The education in relation to Nazism of German children since the second world war has interested me greatly since I emigrated here, but I still don’t know much about it. I have had only a few clumsy, probably tipsy conversations about the issue because it feels taboo. Even if it isn’t taboo, it is, for Germans at least, a boring topic of conversation, and one best avoided. Still, Nazism remains an issue in Germany and there are very real groups of Nazis active throughout Germany (as well as much of the rest of Europe), even though, as far as I have gleaned, German children are thoroughly indoctrinated to comprehensively and automatically reject Nazism in all its disguises.

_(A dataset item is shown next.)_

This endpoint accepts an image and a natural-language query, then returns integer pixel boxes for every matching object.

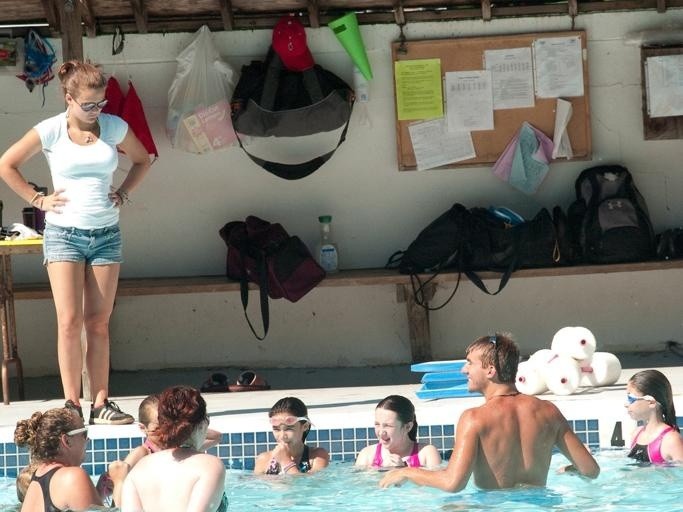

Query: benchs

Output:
[12,257,683,366]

It seems to me that anti-Nazism is not simply a principle that should be learned by rote. Turning Nazism into an absolute – perhaps the absolute – political taboo only turns one of the great lessons of human history into a lesson which we cannot teach, and from which our children cannot learn. Similarly, if we fail to sympathise with the other great villains of the 20th Century – Stalin, Mao, Pol Pot – if we fail to understand the way these ideologues saw themselves, likely as agents of good, contributing to a greater cause even while they ordered, orchestrated and oversaw the murders of millions, we risk falling into the very same traps ourselves. Are our wars so just? Are we really on the right side of history? I believe we are, but unless we put ourselves on the same level as Stalin and Pol Pot and ultimately Hitler by recognising that they, like us, were human beings, until we sympathise with them and interrogate our own ideological motivations, we have no grounds for the assumption that we are the good guys and they are the bad.